- _Provided passage_

Here are a few annotated examples of Facebook posts by the pro-Hillary Hungarian troll I have been investigating. Bolded emphasis is mine.

Our Hillary, the doer she is, already has a vision of a better future and she warns us we all need to show up at the polls and vote blue¹. Mama is delighted and proud to see that Women’s March had drawn² millions of protesters, she says women are strong and resilient. Women of all colors and ages had enough², and together we are unstoppable. Mama’s hometown, Chicago as well as Los Angeles and even Texas saw a record number of protesters, and we expect to see a beautiful #BlueTsunami in the fall of 2018. We learned resilience from Hillary, from the way she stood her ground through the hard-fought campaign. Protesters say that the majority wore Hillary gears³ – thank you for the wonderful news, Lisa Leikus. #Hillary2020 #Onward #PowerToThePolls

¹ We see many instances of 1st person plural pronouns implying that the writer is a U.S. voter.

² Two inappropriate uses of the past perfect tense which normally indicates an action that began and was completed in the past. In the first instance, the present perfect would have been the choice of a native speaker who knows that the “drawing” is not complete and continues in the present. In the second instance the same is true. “Women have had enough.” The present perfect would have been the choice of a native speaker since this state continues in the present.

³ They were not wearing Hillary “gears” unless they were wearing analog Hillary Clinton watches. They were wearing Hillary gear – a mass noun (non-count) including all manner of clothing and accessories associated with any of Hillary Clinton’s political campaigns. Mass nouns operate as if singular.

THIS. This is Hillary gear.

Image result for images of gears

NOT THESE. These are gears.

January 31

Our beautiful Hillary should hold a State of Union speech today, since the sane majority wants her. The psychopath is already plagiarizing her! Why would any of us watch him or click on the news that feature him? Like Auntie Maxine said, “I do not trust him, I will not listen to his lies, he does not deserve my attention.” Plus, the lowest rating views he get, the less support he will receive* from American press. It will also hurt his fragile ego. Let’s skip everything that features Trump! Hear the lies already? Clean coal does not exist, and no, the economy is not booming, the dollar’s value is steadily down since Trump occupied the White House, and the Trump bubble will burst. Plus, unlike Bill and Obama, he will increase debt and deficit. #Hillary2020 #StillStanding #StillWithHill

*Native speakers would have opted for the comparative rather than the superlative here, and there is the issue of subject-verb agreement – “he gets” not “he get.”

Our beautiful Hillary was sharp, smart, and straightforward at the Makers Conference. She warned us to #VoteBlue in the midterm elections to make a difference – we must remember how crucial it is, our future depends on it. Mama warns us that we see an all-out attack against democracy and a war on facts, truth, and reason, and the only way to defend ourself for a brighter future is to vote. We also need more women in politics – we already say a record number of women running for office, thanks to Hillary. Nobody did more for the safety and dignity of women than Hillary Rodham Clinton. #Hillary2020 #Onward

All those first person reference words!!!! And there is that incongruous singular form of a plural reflexive pronoun: ourselves not ourself.

- _Your tasks_
1. In the commentary on the pro-Hillary Hungarian troll's Facebook posts, retype the part that opens with the words containing "¹ We see many" and closes with "state continues in the present.".
2. List every distinct hashtag that appears in the commentary on the pro-Hillary Hungarian troll's Facebook posts.
3. Write what follows the last sentence of the commentary on the pro-Hillary Hungarian troll's Facebook posts.

- _Dataset_

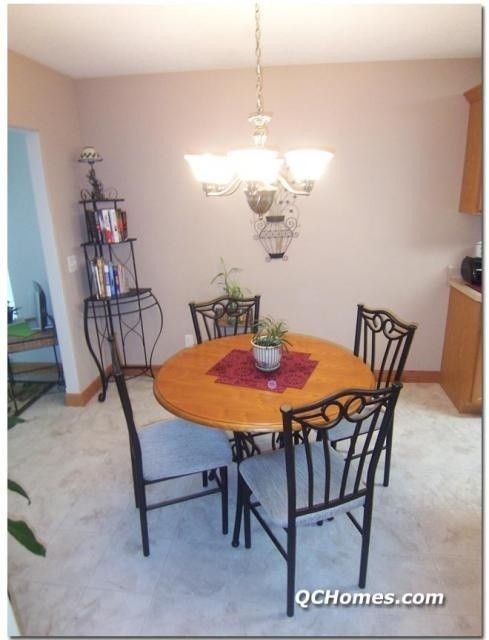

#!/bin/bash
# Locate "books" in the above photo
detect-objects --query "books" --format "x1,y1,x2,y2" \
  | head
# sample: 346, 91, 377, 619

...

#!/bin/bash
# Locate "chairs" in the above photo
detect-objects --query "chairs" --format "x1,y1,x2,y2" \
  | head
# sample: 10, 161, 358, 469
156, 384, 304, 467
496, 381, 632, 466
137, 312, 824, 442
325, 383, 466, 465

--

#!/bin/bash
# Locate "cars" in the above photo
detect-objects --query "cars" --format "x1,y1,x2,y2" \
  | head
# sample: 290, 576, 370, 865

- _Expected responses_
1.
¹ We see many instances of 1st person plural pronouns implying that the writer is a U.S. voter.

² Two inappropriate uses of the past perfect tense which normally indicates an action that began and was completed in the past. In the first instance, the present perfect would have been the choice of a native speaker who knows that the “drawing” is not complete and continues in the present. In the second instance the same is true. “Women have had enough.” The present perfect would have been the choice of a native speaker since this state continues in the present.

2.
#BlueTsunami
#Hillary2020
#Onward
#PowerToThePolls
#StillStanding
#StillWithHill
#VoteBlue

3.
From today: February 17

It is official now, at least 13 Russian persons were involved with Trump’s hate-filled campaign against our Hillary. The Russians used false American personas, false Facebook accounts and false email addresses. Campaign rallies that featured an actress, Hillary in prison uniform, were organized by Russians. Hillary warned us in advance, saying 17 intelligence agencies warned us against Russia’s suspicious moves. Mama also gave us an insight in her What Happened. Thank goodness for Robert Mueller who casts lights in the shadows*, it is frightening what we find there. Those who accused us of making up the Russian interference story must feel embarrassed by now. #Hillary2020 #HillaryWarnedUs #Onward

*I can’t even! The irony of this post! And, of course, there is another issue of a mass noun – light – being treated as a count noun.

Another grammatical indicator of a foreign troll is the linguistic variation exhibited by these entities indicating multiple writers on a single page or a feed from a managing source mixed with commentary by an individual. Some posts are letter perfect while others contain language usages atypical of native speakers. Other dead giveaways at this particular page:

1/ Ignorance of our bicameral legislature – “she” doesn’t know Senators from Congressional representatives. They are all “leaders.” Why bother with specifics?

2/ Timing. It took her six days to figure out that we had elections in November.

3/ Some picked up the “mama” references from the getgo. Americans do not call HRC “mama.”

4/ If you go back far enough, you will see that “she” apparently never heard of Hillary Clinton until 2015.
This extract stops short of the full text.